I have a MySQL table which have Chinese column names, when I update such columns with long data, MySQL JDBC driver thrown an exception like this:

com.mysql.jdbc.MysqlDataTruncation: Data truncation: Data too long for column '中文' at row 1

The column name in the exception is malformed, it should be "中文", and it must be correctly displayed to user as the following.

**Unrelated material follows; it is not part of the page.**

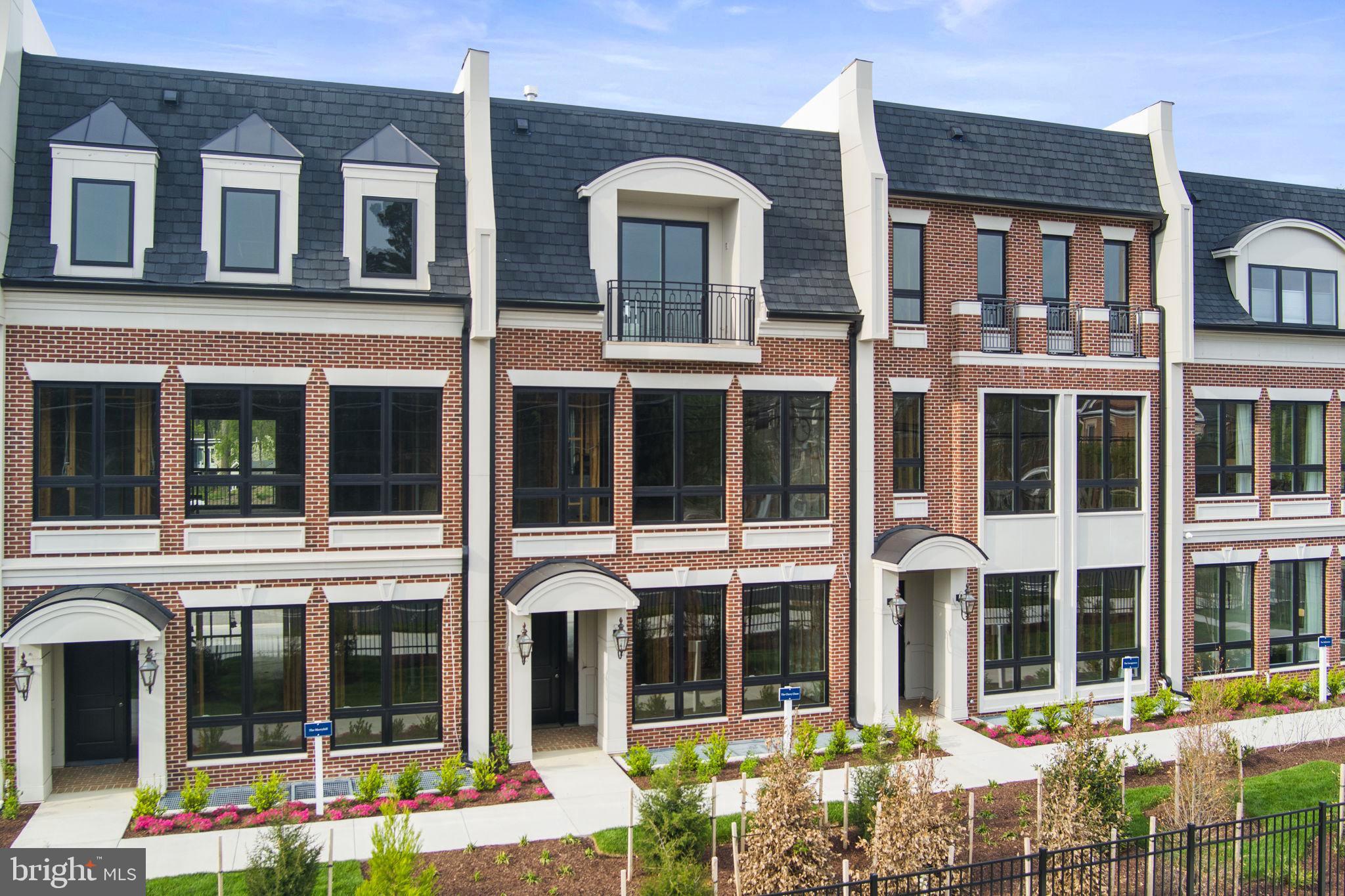 Open this Sunday from 1-4PM. Introducing Chain Bridge Estates — an exclusive new luxury home community in the heart of downtown McLean, Virginia, thoughtfully designed for discerning residents aged 60 and older. This elegant enclave offers the very best in independent living, where sophistication, comfort, and connection come together. This weekend we are announcing our Grand Opening Sales Event! Please visit our community sales center, Wednesday- Sunday, 1-4PM and plan your tour of our furnished model and clubhouse. Our quick delivery homes are almost complete!! This stunning Georgetown model features dramatic floor to ceiling windows and is filled with natural light. Each exquisitely appointed home features 3 to 4 bedrooms, private garages, optional in-home elevators (elevator ready), designer lighting and fixtures, chef-grade kitchens, home offices or sunrooms, guest suites, and spacious covered balconies. Refrigerated concierge closets allow for secure and seamless package and grocery deliveries. At Chain Bridge Estates, exceptional service is a standard. Our dedicated concierge team is professionally trained to provide personalized support hospitality, ensuring every resident feels pampered and cared for. The Clubhouse is nothing short of spectacular — furnished by Restoration Hardware and featuring a state-of-the-art fitness center, a spa with Hydroworx Therapy Pool, saunas, medical offices, and a serene private patio with teak furnishings, a wood-burning fireplace, and a fully equipped outdoor kitchen with gas grills perfect for entertaining. This beautifully landscaped community offers walking trails, curated gardens, and open green spaces for both relaxation and activity. Wellness is central to the experience, with optional 24/7 in-home healthcare provided by Bayada, on-site concierge medical services, and a wellness suite that can accommodate your personal physician for in-person or virtual appointments. Visit our open houses or contact our dedicated team to plan your new amazing residence.  Photos are of a similar finished model and developer reserves the right to change pricing and features. Property taxes are estimated and set by the county upon completion. Floor plans vary per model and measurements are estimated.  Agents must accompany clients and register on their first visit. Thank you!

com.mysql.jdbc.MysqlDataTruncation: Data truncation: Data too long for column '中文' at row 1

EDIT

Here's MySQL statement to demonstrate how the malformed string occured, and how to restore it to correct string

show variables like 'char%';
+--------------------------+--------------------------+
| Variable_name            | Value                    |
+--------------------------+--------------------------+
| character_set_client     | utf8                     |
| character_set_connection | utf8                     |
| character_set_database   | utf8                     |
| character_set_filesystem | binary                   |
| character_set_results    | utf8                     |
| character_set_server     | utf8                     |
| character_set_system     | utf8                     |
| character_sets_dir       | C:\mysql\share\charsets\ |
+--------------------------+--------------------------+

-- encode
select
    hex(convert(convert(unhex('E4B8ADE69687') using UTF8) using ucs2)) as `hex(src in UNICODE)`,
    unhex('E4B8ADE69687') `src in UTF8`,
    'E4B8ADE69687' `hex(src in UTF8)`,
    hex(convert(convert(unhex('E4B8ADE69687') using latin1) using UTF8)) as `hex(src in UTF8->Latin1->UTF8)`;
+---------------------+-------------+------------------+--------------------------------+
| hex(src in UNICODE) | src in UTF8 | hex(src in UTF8) | hex(src in UTF8->Latin1->UTF8) |
+---------------------+-------------+------------------+--------------------------------+
| 4E2D6587            | 中文        | E4B8ADE69687     | C3A4C2B8C2ADC3A6E28093E280A1   |
+---------------------+-------------+------------------+--------------------------------+
1 row in set (0.00 sec)


-- decode
select
    unhex('C3A4C2B8C2ADC3A6E28093E280A1') as `malformed`,
    'C3A4C2B8C2ADC3A6E28093E280A1' as `hex(malformed)`,
    hex(convert(convert(unhex('C3A4C2B8C2ADC3A6E28093E280A1') using utf8) using latin1)) as `hex(malformed->UTF8->Latin1)`,
    convert(convert(convert(convert(unhex('C3A4C2B8C2ADC3A6E28093E280A1') using utf8) using latin1) using binary)using utf8) `malformed->UTF8->Latin1->binary->UTF8`;
+----------------+------------------------------+------------------------------+---------------------------------------+
| malformed      | hex(malformed)               | hex(malformed->UTF8->Latin1) | malformed->UTF8->Latin1->binary->UTF8 |
+----------------+------------------------------+------------------------------+---------------------------------------+
| 中文         | C3A4C2B8C2ADC3A6E28093E280A1 | E4B8ADE69687                 | 中文                                  |
+----------------+------------------------------+------------------------------+---------------------------------------+
1 row in set (0.00 sec)

Solution

  • Check out this tutorial: http://download.oracle.com/javase/tutorial/i18n/text/string.html

    The punch line is the way to transcode using only the jdk classes is :

    try {
    byte[] utf8Bytes = original.getBytes("UTF8");
    byte[] defaultBytes = original.getBytes();
    
    String roundTrip = new String(utf8Bytes, "ISO-885-9");
    System.out.println("roundTrip = " + roundTrip);
    System.out.println();
    printBytes(utf8Bytes, "utf8Bytes");
    System.out.println();
    printBytes(defaultBytes, "defaultBytes");
    } catch (UnsupportedEncodingException e) {
     e.printStackTrace();
    }
    

    For a more robust transcoding mechanism I suggest you check out ICU>